[BusyBox] Re: Where's the bzip2 compressed linux-kernel patch?

Wed Oct 22 11:13:50 UTC 2003

On Tuesday 21 October 2003 08:15, Jörn Engel wrote:

> Concatenating two long random strings together is another worst case
> for sorting, but one where Julian does quite well.  He must have
> solved that problem at the root, while I tried to do it at the leafs.
> I've gained an 8x performance boost, but he still wins.  Darn!
>
> Source code for my implementation is not available, sorry, but I hope
> this analysis helps you anyway. :)

The sort should more or less be pluggable, so what I may do is just abstract 
it out into a sort() method, feed that to the library implementation of 
quicksort for now, and come back after I've got the rest of it converted to C 
and see what speedups are worth the increase in executable size.

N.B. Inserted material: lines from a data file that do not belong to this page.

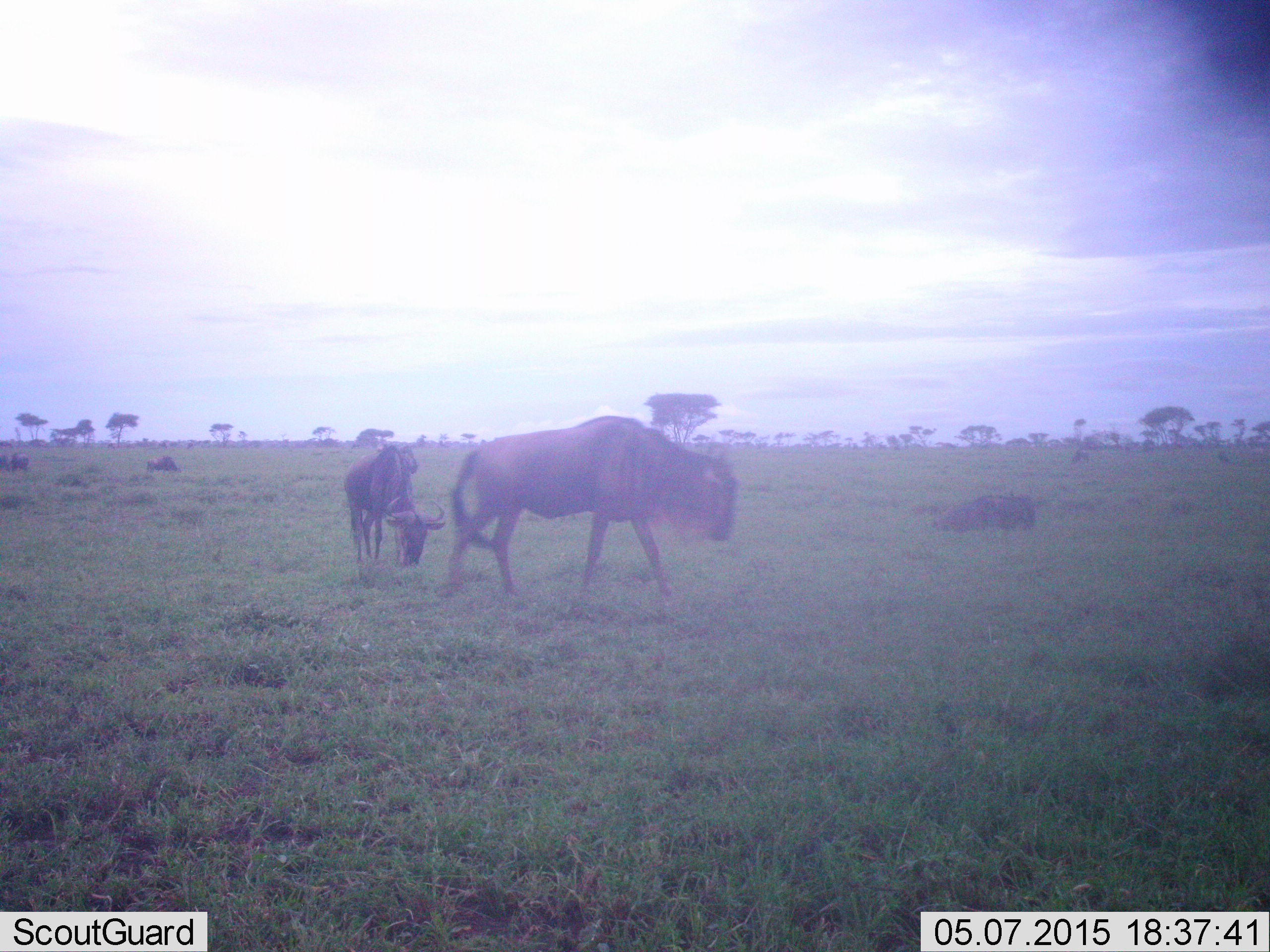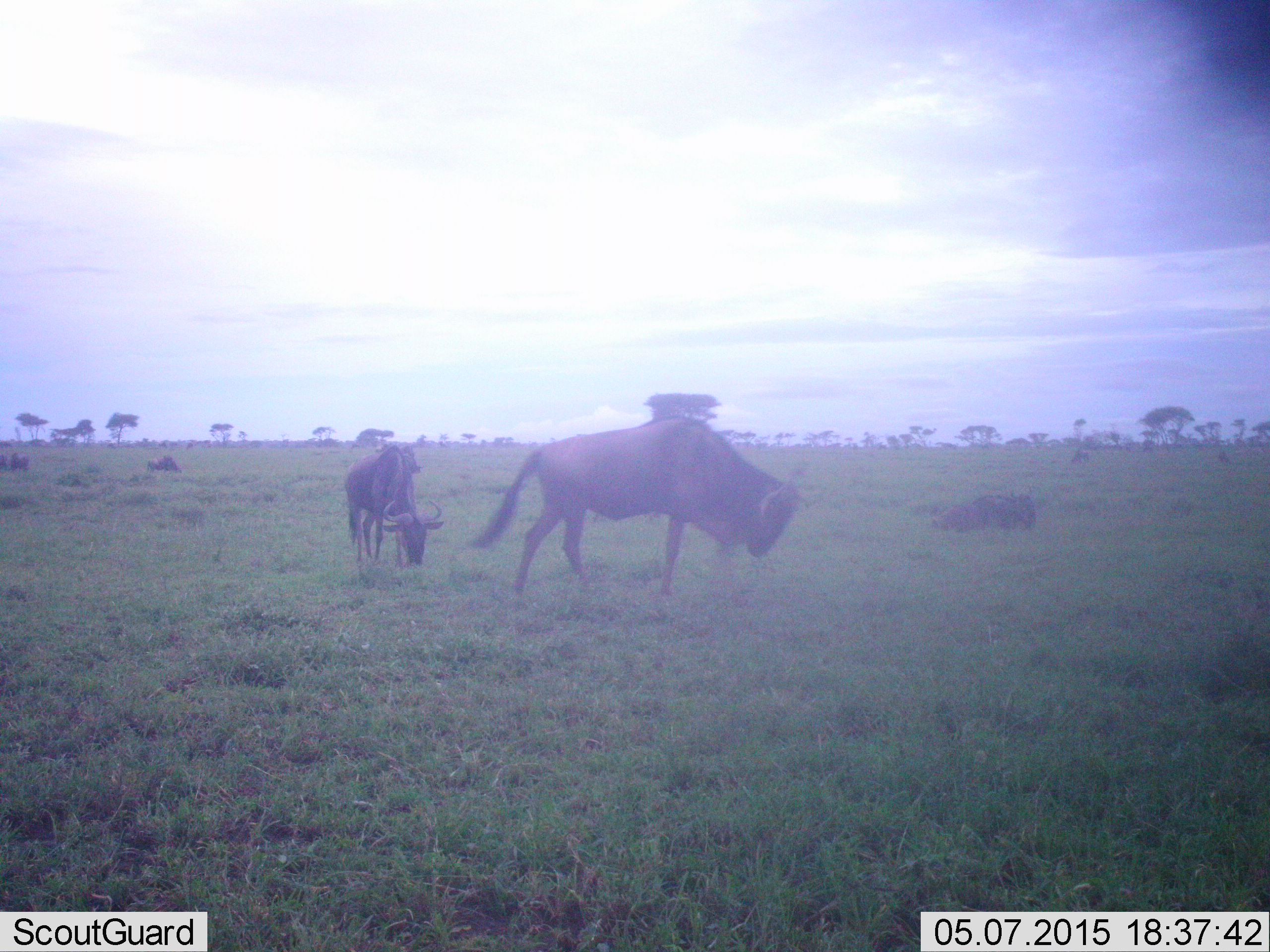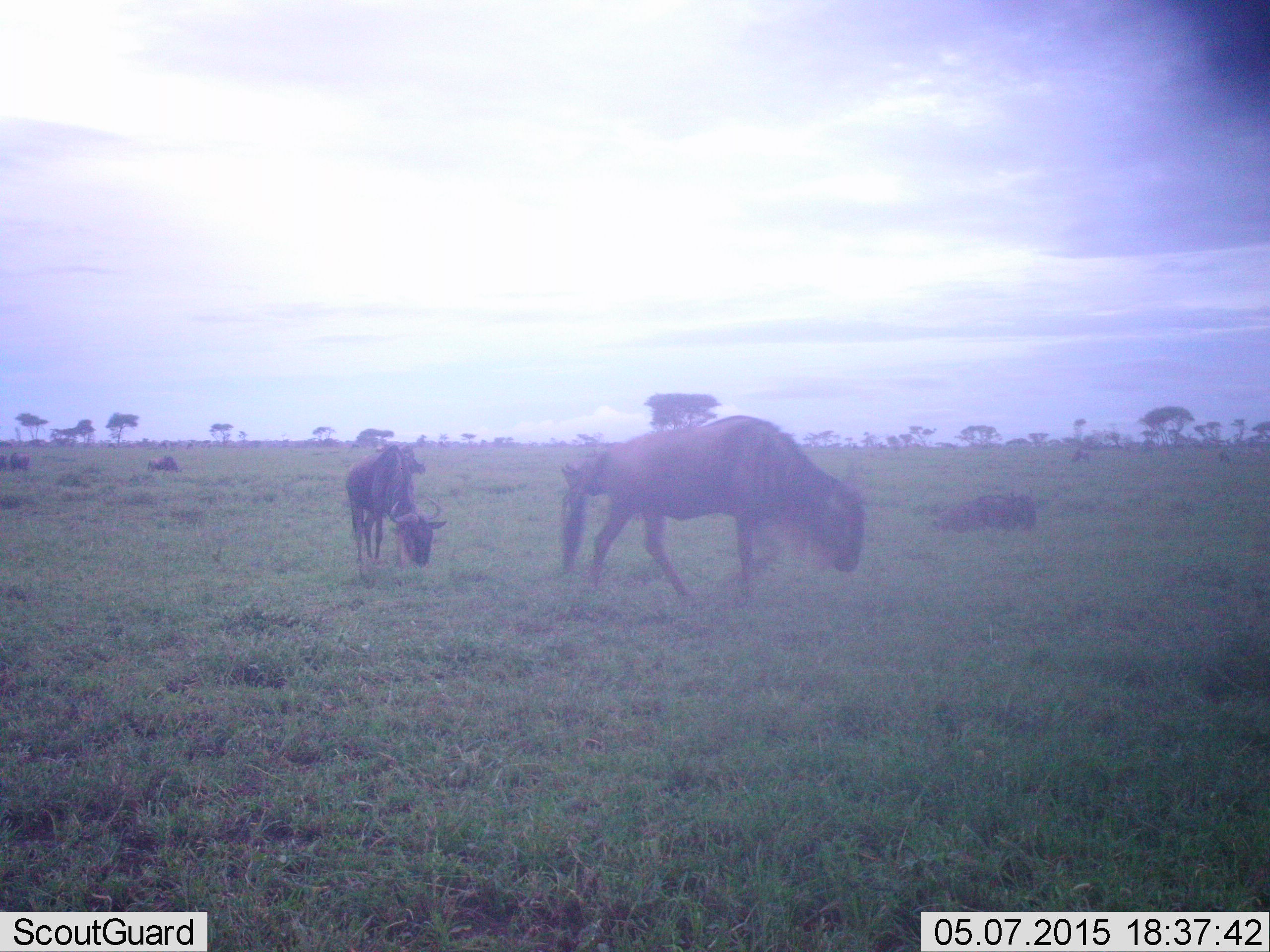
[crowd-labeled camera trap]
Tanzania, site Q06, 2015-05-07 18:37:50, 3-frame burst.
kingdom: Animalia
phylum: Chordata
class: Mammalia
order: Artiodactyla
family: Bovidae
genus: Connochaetes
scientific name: Connochaetes taurinus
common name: blue wildebeest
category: wildebeest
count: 5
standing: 60%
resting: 60%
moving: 80%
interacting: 0%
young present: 0%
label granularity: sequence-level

> > > > Any future uber-xeon that has a 4 megabyte L2 cache is going to do
> > > > bunzip _really_ fast. :)
> > >
> > > Wouldn't running busybox on that machine be kinda pointless maybe? ;)
> >
> > A simple, straightforward, understandable implementation of an algorithm
> > is generally preferable to a craptacular pile of cruft.  It took the FSF
> > 833 lines of C to implement "cat".  Yes, really.  I am not in favor of
> > this.
>
> Agreed.  It regularty occurs to me that really big and really small
> machines have the same problems.  But the better solution comes from
> the embedded people, as they cannot just throw more hardware at the
> problem. :)

I still think laptops are evolving to replace the big monster servers.  Hot 
pluggable hardware?  Sure: pcmcia and USB.  Uninterruptible power supply?  
Try hot-swappable batteries with hours of usage time and battery monitoring 
well-integrated into the rest of the system.  Journaling filesystems?  But of 
course.  And of course the laptop people noticed that power consumption (and 
the resulting heat) was important before the clustering people figured out 
what the limiting factor on cluster density really was.  (Your 
air-conditioning bill.)

And these days, what is a "blade" except rackmounted laptop components 
replacing the 1U?

> > Right now I'm mentally nibbling at the edge of the block sorting
> > machinery, and trying to figure out where the speed/complexity tradeoffs
> > really are.
>
> This is hard to figure out, unless you can thing of the different
> kinds of data.  Maybe this helps as well.
>
> 1. Random data is trivial to sort.  Any decent algorithm is O(n*ln(n))
> 2. "Normal" data is close enough to random data.  O(n*ln(n))
> 3. Degenerated data causes most algorithms to approach O(n^2).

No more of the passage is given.